Projected Win/Loss: 28-54 When you win 1 in 3 you get 27 and a third of a win.
Off-Season Grade: D+ There were things that get a B+/B easy -- the amazing Belli trade, Joerger, Skal at #28, moving down from #8 when the fit was bad, Afflalo.
There were things that I disliked to varying degrees -- Papagiannis at #13, not addressing more needs in the draft, 2nd year for Barnes, fit of Tolliver, 3 full guaranteed years for Temple. If you just took all that and ignored any context, it might be a
B-.
But there is a big directional question over Sacramento. There is a giant pg issue that must be addressed. There is a (possibly, it might all be media driven as they like to make fun of the Kings and not take their jobs or credibility serious) disgruntled Rudy Gay who says he didn;t even check to see who Sacramento added to its roster. The franchise is 10 years without a playoff experience, and has one of the best big men in the league tweeting:
Everything needs to be geared around the actual situation, it doesn't happen in a void. And I think the situation is made worse with Cousins having just spent the Olympics playing with the best (that went) players in the league. We see players switch teams later with bonds formed at these international competitions (and All Star games) playing a big part with where they end up.

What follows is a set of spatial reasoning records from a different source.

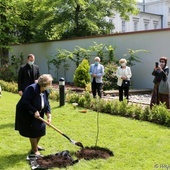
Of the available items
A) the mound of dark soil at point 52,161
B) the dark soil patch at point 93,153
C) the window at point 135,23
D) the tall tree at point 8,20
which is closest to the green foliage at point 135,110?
the dark soil patch at point 93,153

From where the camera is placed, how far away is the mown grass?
16.5 ft

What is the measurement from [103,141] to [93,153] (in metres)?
0.92

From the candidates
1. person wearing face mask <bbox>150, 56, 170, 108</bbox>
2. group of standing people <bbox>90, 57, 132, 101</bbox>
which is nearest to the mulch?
person wearing face mask <bbox>150, 56, 170, 108</bbox>

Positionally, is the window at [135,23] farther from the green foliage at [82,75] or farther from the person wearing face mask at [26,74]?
the person wearing face mask at [26,74]

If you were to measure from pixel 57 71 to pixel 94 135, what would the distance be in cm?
1473

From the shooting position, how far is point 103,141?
6.31m

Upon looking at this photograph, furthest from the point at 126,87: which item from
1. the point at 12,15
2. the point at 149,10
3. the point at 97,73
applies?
the point at 149,10

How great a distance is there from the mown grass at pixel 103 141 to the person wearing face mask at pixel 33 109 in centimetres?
52

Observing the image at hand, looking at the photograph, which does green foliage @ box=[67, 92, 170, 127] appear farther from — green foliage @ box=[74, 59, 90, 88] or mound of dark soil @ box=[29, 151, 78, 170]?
green foliage @ box=[74, 59, 90, 88]

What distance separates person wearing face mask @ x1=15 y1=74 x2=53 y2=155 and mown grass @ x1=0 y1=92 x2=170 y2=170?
523mm

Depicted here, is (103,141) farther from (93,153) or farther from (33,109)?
(33,109)

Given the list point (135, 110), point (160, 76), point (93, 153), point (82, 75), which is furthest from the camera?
point (82, 75)

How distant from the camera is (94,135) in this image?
6773 mm

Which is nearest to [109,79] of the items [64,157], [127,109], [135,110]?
[127,109]
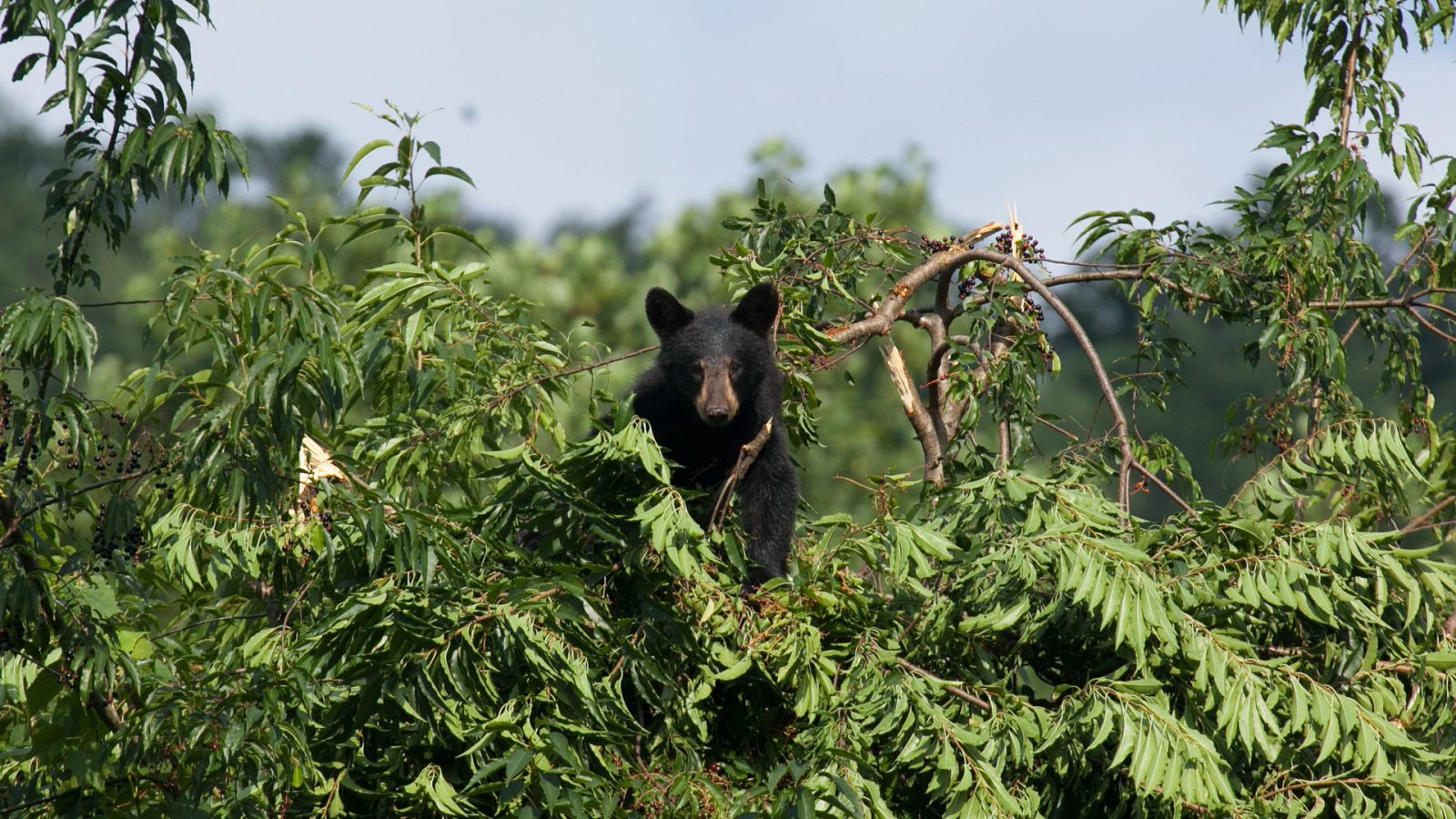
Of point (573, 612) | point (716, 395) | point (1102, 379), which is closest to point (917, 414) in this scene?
point (716, 395)

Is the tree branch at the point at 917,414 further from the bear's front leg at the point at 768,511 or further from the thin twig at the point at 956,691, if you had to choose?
the thin twig at the point at 956,691

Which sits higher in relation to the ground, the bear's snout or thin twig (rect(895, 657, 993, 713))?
the bear's snout

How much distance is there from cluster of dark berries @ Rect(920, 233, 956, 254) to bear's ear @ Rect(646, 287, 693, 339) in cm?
104

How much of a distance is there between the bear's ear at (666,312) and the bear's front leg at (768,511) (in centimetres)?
78

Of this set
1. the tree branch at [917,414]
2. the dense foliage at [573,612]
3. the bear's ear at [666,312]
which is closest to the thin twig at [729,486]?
the dense foliage at [573,612]

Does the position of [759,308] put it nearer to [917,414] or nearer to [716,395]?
[716,395]

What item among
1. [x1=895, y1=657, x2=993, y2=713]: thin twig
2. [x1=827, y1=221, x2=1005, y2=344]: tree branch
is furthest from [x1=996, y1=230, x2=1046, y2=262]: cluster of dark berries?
[x1=895, y1=657, x2=993, y2=713]: thin twig

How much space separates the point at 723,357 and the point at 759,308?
0.83ft

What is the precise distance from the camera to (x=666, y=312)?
6.02m

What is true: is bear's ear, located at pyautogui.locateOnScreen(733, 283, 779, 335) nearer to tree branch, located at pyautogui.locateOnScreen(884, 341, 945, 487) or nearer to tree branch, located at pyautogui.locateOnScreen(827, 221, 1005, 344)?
tree branch, located at pyautogui.locateOnScreen(827, 221, 1005, 344)

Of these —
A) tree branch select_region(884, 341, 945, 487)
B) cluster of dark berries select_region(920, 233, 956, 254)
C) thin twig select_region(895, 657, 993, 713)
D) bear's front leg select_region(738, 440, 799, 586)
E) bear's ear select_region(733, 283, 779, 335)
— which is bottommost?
thin twig select_region(895, 657, 993, 713)

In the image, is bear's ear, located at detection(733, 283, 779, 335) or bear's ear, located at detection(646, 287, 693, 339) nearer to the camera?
bear's ear, located at detection(733, 283, 779, 335)

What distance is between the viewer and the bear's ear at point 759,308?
5246 mm

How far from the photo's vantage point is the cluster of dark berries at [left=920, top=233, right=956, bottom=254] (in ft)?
18.0
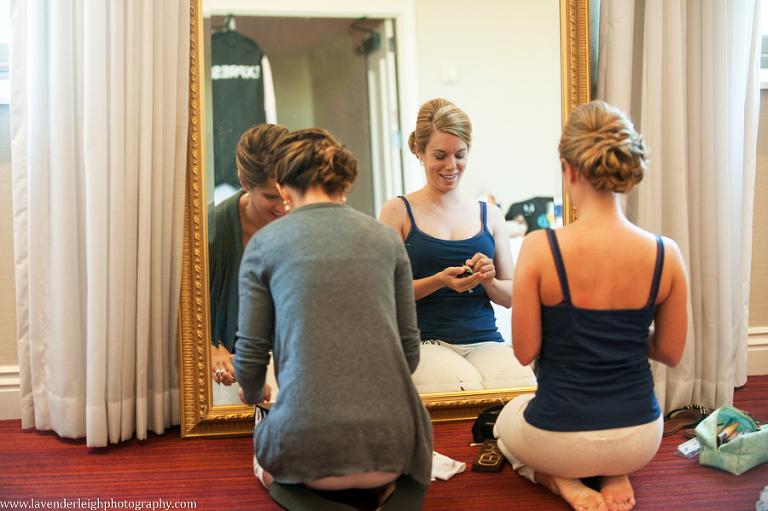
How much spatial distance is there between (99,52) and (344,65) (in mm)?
789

Last year I thought Sacramento needed to add some young core players around Cousins (and draft Mudiay). This year they went for young players in the draft, but not ones that inspire that they will build around Cousins instead of backing him and one of the other players up. And vets that feel more stop gap than future core, but cut into future room and leave a gaping hole at pg. Directionally it might not be floundering as bad as last season, but it still feels to be ignoring the big issues as time becomes more urgent, and for that I want to give a D.
Also, I like to suggest a trade for every team in these so here is mine for Sacramento:
Cousins to the Celtics for everything you can get in terms of picks and youth. Cousins needs to be traded next offseason unless you get Lowry to sign on and carry the weight with him. You can weight till then and see if you get a difference maker, but the smart move might be to trade Cousins this trade deadline instead. I've been arguing for what feels like years now that Sacramento doesn't need to and shouldn't trade Cousins. I've passed that point, they just boxed themselves out of a good keeping him plan at this point imo.